Pengumuman itu disampaikan kepala tim penyidik PBB, Nicholas Koumjian dalam sebuah pernyataan, Rabu (17/3).

Tim penyelidik PBB mengumpulkan bukti penggunaan kekuatan mematikan, penangkapan ilegal, penyiksaan, dan penahanan orang-orang yang keluarganya tidak diberitahu keberadaan mereka, sebuah praktik ilegal yang dikenal sebagai penghilangan paksa.

"Untuk membuktikan tanggung jawab, kami membutuhkan bukti laporan yang diterima, perintah yang diberikan dan bagaimana kebijakan ditetapkan," kata Nicholas.

Dia meminta orang-orang yang memiliki informasi untuk menghubungi penyelidik melalui alat komunikasi yang aman seperti aplikasi Signal atau akun ProtonMail.
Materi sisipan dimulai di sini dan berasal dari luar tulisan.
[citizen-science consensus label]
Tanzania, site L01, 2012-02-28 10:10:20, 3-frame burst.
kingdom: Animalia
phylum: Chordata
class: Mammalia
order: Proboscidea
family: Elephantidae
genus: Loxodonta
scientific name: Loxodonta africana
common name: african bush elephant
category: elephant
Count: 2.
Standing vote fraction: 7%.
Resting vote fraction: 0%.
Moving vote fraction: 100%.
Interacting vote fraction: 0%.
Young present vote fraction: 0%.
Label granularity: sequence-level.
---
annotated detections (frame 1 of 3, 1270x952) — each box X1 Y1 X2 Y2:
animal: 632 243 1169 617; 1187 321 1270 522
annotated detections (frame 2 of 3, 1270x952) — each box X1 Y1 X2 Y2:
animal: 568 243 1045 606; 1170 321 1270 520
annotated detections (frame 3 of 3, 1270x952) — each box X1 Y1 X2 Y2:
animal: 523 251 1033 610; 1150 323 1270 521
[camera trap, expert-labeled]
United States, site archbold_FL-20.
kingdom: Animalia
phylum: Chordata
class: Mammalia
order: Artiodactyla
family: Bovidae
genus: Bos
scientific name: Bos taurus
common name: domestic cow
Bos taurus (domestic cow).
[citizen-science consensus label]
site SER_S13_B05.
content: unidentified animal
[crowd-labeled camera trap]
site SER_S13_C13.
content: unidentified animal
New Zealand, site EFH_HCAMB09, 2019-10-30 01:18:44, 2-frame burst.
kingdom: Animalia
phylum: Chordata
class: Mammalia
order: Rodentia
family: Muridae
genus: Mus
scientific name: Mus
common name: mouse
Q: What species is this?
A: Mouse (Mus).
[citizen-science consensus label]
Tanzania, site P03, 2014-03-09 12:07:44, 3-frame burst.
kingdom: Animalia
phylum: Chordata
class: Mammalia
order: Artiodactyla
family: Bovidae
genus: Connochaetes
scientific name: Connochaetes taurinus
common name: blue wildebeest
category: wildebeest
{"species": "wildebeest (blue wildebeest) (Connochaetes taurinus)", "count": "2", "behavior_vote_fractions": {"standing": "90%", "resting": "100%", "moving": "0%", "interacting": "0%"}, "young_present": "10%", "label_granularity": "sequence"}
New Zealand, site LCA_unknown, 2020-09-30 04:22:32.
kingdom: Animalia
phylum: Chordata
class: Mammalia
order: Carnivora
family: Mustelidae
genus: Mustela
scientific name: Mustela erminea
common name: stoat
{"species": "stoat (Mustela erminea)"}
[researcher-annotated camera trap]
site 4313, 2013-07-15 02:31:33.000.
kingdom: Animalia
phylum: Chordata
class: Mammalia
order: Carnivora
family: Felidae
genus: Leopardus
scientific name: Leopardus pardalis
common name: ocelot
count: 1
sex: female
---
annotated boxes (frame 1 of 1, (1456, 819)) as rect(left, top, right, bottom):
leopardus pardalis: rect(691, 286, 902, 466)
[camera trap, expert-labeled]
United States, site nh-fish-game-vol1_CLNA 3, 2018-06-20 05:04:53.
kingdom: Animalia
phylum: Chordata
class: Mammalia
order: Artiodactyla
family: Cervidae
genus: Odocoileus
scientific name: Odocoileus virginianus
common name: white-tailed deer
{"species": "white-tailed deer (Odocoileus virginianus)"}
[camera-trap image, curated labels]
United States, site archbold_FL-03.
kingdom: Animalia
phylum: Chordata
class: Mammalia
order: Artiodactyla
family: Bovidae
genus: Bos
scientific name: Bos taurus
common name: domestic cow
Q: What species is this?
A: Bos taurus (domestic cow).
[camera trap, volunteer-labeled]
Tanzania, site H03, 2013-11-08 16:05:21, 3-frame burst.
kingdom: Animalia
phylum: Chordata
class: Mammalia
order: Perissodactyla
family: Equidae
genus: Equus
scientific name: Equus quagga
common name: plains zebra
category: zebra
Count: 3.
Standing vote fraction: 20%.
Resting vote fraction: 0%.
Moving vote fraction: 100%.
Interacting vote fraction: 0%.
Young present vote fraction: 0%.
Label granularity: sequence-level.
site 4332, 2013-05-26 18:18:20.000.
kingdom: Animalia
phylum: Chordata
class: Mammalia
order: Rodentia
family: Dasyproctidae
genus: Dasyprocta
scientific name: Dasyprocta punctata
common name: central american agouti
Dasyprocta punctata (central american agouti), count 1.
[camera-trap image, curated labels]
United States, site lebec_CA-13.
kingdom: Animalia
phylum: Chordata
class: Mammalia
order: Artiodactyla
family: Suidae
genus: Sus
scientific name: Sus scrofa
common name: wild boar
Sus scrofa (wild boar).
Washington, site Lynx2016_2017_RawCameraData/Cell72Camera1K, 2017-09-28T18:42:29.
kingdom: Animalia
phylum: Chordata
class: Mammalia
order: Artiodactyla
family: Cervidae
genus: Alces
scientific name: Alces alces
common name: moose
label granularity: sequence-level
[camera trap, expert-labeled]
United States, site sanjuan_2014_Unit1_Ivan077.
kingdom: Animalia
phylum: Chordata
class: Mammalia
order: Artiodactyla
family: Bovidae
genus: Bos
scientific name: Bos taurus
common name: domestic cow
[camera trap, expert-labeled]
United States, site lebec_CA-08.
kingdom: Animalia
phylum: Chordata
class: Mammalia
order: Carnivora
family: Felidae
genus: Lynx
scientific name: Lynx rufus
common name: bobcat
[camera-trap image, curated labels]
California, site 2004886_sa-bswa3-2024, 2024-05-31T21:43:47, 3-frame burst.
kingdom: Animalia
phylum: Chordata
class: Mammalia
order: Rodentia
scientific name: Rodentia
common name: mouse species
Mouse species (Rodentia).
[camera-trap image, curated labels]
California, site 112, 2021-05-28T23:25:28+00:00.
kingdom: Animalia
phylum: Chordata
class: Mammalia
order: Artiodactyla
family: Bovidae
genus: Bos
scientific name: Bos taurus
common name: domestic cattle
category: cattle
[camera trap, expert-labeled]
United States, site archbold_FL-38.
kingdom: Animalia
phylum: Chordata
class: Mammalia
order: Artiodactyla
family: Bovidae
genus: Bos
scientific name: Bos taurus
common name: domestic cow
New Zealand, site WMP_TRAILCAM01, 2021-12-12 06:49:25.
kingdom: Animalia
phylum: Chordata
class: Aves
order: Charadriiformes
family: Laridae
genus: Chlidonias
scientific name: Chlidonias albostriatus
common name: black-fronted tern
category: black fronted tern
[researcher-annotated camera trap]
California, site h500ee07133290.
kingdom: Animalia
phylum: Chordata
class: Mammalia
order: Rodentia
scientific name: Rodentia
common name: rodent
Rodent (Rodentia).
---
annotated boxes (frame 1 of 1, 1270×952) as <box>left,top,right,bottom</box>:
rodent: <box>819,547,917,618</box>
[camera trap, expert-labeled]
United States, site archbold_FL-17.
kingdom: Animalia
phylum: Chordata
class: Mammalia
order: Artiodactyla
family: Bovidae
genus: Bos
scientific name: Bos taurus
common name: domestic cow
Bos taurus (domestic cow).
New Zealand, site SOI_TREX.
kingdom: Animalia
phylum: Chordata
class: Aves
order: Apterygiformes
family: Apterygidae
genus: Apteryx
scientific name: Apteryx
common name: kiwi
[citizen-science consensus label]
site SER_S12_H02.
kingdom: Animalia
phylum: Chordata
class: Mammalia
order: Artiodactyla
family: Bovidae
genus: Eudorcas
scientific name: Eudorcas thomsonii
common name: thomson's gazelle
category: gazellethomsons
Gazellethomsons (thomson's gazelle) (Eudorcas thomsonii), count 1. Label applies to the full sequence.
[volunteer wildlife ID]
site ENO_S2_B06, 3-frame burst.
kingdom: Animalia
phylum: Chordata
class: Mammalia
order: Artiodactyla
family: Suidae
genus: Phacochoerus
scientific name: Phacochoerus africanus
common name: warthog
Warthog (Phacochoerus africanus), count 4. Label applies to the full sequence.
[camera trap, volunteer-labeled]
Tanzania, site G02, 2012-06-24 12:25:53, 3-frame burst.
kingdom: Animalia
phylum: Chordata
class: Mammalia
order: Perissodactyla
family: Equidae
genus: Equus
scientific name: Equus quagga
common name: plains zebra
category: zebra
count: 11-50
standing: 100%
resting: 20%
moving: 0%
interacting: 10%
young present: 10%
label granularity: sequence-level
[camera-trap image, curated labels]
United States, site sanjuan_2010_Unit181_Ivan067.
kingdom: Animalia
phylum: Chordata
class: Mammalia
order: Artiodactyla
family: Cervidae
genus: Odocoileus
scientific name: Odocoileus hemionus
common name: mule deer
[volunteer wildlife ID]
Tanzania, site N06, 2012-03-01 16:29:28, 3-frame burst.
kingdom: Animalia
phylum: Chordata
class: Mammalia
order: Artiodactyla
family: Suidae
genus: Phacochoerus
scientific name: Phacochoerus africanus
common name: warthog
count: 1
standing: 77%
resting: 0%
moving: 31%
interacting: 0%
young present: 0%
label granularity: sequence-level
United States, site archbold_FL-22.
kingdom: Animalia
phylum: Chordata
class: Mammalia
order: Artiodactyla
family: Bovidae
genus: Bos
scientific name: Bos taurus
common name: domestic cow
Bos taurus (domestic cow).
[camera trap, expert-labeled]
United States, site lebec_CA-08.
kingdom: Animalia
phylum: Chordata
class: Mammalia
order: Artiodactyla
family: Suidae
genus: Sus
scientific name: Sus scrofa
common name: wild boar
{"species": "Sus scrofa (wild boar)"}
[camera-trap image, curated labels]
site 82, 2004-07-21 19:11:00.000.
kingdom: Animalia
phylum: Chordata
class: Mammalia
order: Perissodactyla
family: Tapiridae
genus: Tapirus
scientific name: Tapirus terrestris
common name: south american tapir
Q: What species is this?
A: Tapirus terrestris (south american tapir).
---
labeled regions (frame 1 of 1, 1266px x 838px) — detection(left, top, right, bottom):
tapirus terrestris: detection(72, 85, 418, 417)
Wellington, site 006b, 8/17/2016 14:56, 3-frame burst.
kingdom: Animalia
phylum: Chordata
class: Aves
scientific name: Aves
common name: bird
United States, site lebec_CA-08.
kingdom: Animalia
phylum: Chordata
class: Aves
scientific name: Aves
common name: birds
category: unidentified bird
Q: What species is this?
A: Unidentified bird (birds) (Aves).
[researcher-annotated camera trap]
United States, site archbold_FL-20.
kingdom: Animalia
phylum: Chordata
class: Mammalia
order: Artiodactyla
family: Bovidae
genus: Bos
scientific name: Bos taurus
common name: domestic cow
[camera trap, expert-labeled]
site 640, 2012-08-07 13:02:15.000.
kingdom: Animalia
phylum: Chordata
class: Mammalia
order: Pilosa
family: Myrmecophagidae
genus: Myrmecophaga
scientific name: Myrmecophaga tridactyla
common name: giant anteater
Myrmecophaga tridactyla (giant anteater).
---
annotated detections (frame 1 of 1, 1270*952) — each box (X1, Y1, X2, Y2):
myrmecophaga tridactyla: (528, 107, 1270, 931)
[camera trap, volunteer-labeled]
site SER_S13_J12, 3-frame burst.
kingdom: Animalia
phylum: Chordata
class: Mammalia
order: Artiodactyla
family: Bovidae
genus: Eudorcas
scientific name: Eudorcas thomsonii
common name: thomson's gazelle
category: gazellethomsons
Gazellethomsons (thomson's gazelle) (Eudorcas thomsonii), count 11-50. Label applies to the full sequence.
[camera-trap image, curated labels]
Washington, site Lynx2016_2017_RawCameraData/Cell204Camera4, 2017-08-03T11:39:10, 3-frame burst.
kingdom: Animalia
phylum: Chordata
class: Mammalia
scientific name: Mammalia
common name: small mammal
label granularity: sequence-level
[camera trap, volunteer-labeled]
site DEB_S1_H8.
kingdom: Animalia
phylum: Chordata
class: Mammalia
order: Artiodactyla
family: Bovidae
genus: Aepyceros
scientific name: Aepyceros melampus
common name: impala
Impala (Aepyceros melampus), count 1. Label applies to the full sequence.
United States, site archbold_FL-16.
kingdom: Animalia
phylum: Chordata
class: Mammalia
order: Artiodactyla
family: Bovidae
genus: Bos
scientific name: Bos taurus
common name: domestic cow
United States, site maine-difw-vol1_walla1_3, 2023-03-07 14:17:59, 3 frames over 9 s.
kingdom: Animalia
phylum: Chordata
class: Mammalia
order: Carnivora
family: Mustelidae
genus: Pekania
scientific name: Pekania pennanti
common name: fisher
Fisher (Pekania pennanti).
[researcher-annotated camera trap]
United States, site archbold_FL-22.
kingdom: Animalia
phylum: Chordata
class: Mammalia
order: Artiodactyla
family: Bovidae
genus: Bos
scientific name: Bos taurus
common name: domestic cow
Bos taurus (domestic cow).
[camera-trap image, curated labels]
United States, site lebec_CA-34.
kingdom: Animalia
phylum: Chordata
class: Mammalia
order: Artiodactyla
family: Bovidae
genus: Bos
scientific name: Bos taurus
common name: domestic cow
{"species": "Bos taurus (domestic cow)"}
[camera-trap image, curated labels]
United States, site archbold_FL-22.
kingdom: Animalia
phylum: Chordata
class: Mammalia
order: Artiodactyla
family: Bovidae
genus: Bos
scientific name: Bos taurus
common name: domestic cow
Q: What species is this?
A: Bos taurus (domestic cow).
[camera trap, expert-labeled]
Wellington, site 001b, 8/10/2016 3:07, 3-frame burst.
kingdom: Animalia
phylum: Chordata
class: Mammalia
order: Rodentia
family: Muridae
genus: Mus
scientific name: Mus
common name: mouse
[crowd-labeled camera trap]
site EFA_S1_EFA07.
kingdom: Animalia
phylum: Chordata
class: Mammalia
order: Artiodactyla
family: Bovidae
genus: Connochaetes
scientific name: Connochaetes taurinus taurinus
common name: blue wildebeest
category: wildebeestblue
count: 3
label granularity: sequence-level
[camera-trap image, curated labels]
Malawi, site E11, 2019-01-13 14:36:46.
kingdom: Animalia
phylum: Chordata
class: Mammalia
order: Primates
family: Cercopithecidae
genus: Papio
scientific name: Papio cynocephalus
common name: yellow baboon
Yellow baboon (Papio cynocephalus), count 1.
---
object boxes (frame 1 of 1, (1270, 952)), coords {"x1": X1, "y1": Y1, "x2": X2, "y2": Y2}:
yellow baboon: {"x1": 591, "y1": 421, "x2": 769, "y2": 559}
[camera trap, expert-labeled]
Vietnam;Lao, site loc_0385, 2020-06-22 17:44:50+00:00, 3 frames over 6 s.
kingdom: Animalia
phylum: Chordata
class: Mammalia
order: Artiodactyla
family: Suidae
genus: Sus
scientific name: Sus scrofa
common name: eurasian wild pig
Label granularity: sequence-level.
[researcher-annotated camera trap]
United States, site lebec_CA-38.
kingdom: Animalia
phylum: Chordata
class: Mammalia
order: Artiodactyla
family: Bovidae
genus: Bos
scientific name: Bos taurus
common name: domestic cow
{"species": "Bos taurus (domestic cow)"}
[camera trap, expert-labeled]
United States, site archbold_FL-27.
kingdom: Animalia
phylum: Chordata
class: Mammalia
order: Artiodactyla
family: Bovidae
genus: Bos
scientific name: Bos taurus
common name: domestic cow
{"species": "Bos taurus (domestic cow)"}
"Orang-orang yang paling bertanggung jawab atas kejahatan internasional paling serius biasanya mereka yang memegang posisi kepemimpinan tinggi," kata Nicholas seperti dikutip Reuters.

"Mereka bukanlah orang yang secara fisik melakukan kejahatan dan bahkan seringkali tidak hadir di lokasi di mana kejahatan tersebut dilakukan," ujarnya.

Nicholas telah bekerja di pengadilan untuk menuntut tokoh-tokoh besar termasuk mantan Presiden Liberia Charles Taylor dan mantan Presiden Kamboja Khieu Samphan, serta kepala sayap militer partai komunis Khmer Merah Nuon Chea.

Mekanisme Investigasi Independen yang berbasis di Jenewa untuk Myanmar dibentuk oleh Dewan Hak Asasi Manusia PBB pada September 2018 untuk mengkonsolidasikan bukti kejahatan paling serius dan pelanggaran hukum internasional yang dilakukan di Myanmar sejak 2011.

Kemarin, Selasa (16/3) kantor hak asasi manusia PBB mengutuk penggunaan peluru tajam terhadap para pengunjuk rasa Myanmar. "Kami menyerukan kepada militer untuk berhenti membunuh dan menahan pengunjuk rasa."

Menurut catatan kelompok aktivis Asosiasi Bantuan untuk Tahanan Politik (AAPP), lebih dari 180 pengunjuk rasa telah tewas oleh pasukan keamanan yang berusaha menghancurkan gelombang demonstrasi sejak junta militer merebut kekuasaan.